The Special Supplemental Nutrition Program for Women, Infants, and Children (WIC) provides breast pumps to enrolled participants who can’t get one through insurance. WIC serves as a safety net: if you’re uninsured, if your plan denied coverage, or even if you already received a pump from another source but it isn’t meeting your needs, your local WIC clinic may be able to help. Contact your clinic directly to find out what’s available in your area. Some WIC offices stock manual and electric pumps on-site, while others coordinate rentals of hospital-grade models for parents with specific medical needs.

Hospital-Grade Pumps for Special Situations

Standard personal-use pumps work well for most parents, but hospital-grade pumps produce stronger, more consistent suction and are designed for situations like premature birth, low milk supply, or when a baby can’t latch. These pumps are almost always rentals rather than purchases because they cost over $1,000. Insurance will typically cover the rental, but you’ll need a prescription that states the specific medical reason a hospital-grade pump is necessary. Your hospital’s lactation consultant can help coordinate this before you’re discharged if your baby is in the NICU or if early feeding challenges make a standard pump insufficient.

Keeping Your Pump Working Well

A breast pump loses suction over time as its small parts wear out, and weak suction means less milk and longer pumping sessions.

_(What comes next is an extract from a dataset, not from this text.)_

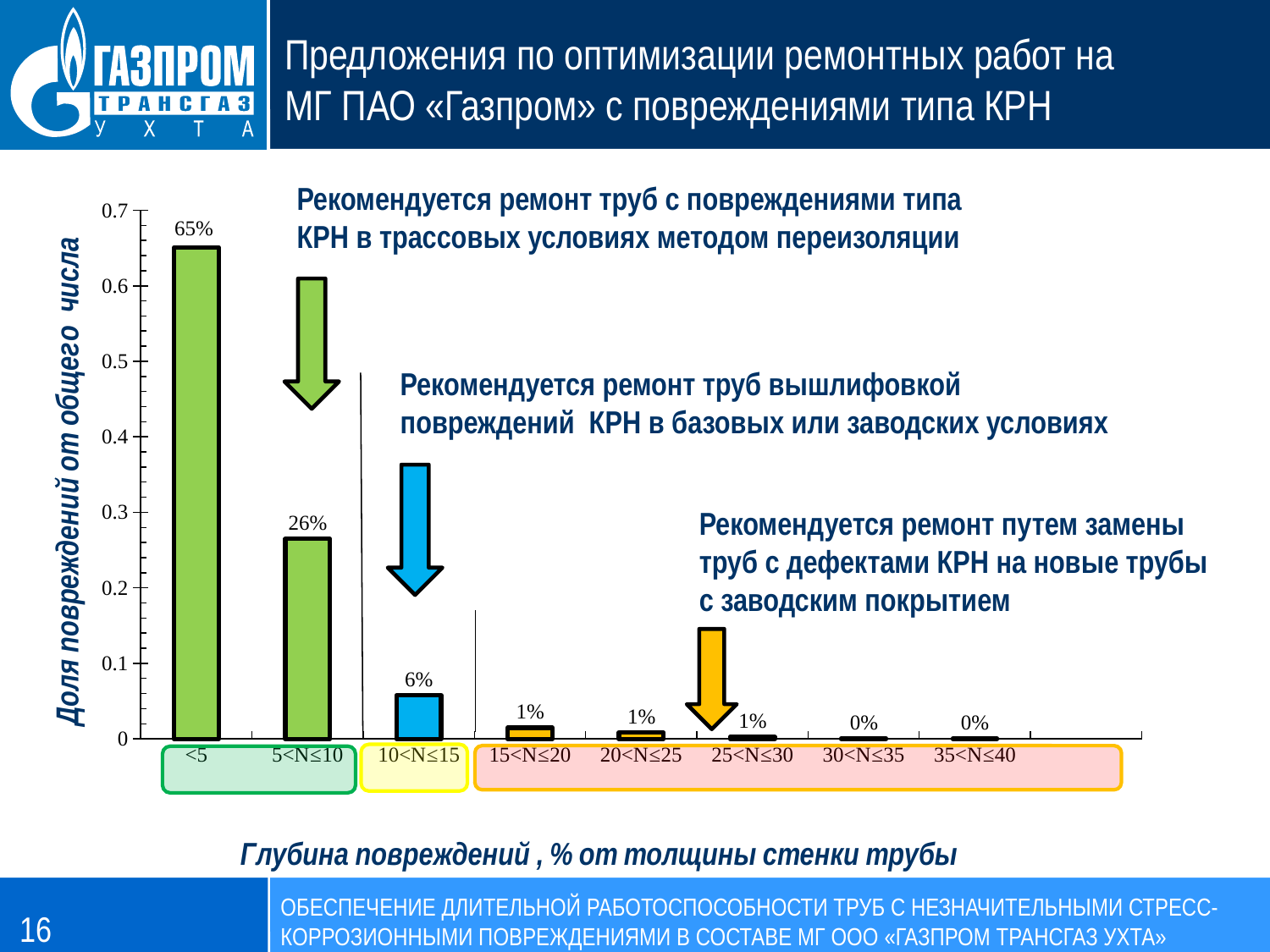
What is the value for the category 15<N≤20? 1% What is the value for the category <5? 65% How many categories are shown on the x axis? 8 What is the value for the category 10<N≤15? 6% Is the value for <5 greater or less than 0.6 on the y axis? greater What is the x-axis label of the chart? Глубина повреждений , % от толщины стенки трубы What kind of chart is shown on the slide? bar chart Which category has the highest value? <5 Which is larger, the value for 5<N≤10 or the value for 10<N≤15? 5<N≤10 What is the difference between the values for <5 and 5<N≤10? 39% What is the value for the category 35<N≤40? 0% What is the value for the category 5<N≤10? 26%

Replacing parts on a regular schedule prevents this. If you pump four or more times a day, swap out the small silicone pieces (valves and membranes) every two to four weeks. For less frequent pumping, every two months is fine. Larger silicone components like backflow protectors and diaphragms last about three months with heavy use, or six months with lighter use. Plastic parts such as flanges, connectors, and bottles should be replaced every six months, or sooner if you notice cracks, warping, or residue that won’t wash off.

If your pump suddenly feels weaker, try replacing the valves first. They’re the most common culprit and the cheapest fix. Some insurance plans cover replacement parts, so it’s worth asking your insurer before buying them out of pocket.

Buying a Pump Out of Pocket

If you want a specific model your insurance doesn’t cover, or if you’d rather skip the insurance process entirely, you can purchase a pump directly from retailers, the manufacturer’s website, or medical supply stores. Manual pumps run $15 to $50. Standard electric double pumps range from $80 to $300. Portable wearable pumps, which fit inside a bra and let you pump hands-free, typically cost $130 to $400. If you go this route, make sure you’re buying from an authorized retailer. Breast pumps are classified as medical devices, and used or counterfeit pumps can harbor bacteria in internal tubing that’s impossible to sterilize. The FDA recommends against sharing or buying secondhand personal-use pumps for this reason.

Keep your receipt. Even if you pay upfront, some insurance plans offer reimbursement after the fact, as long as you have a valid prescription and the pump model falls within their covered categories.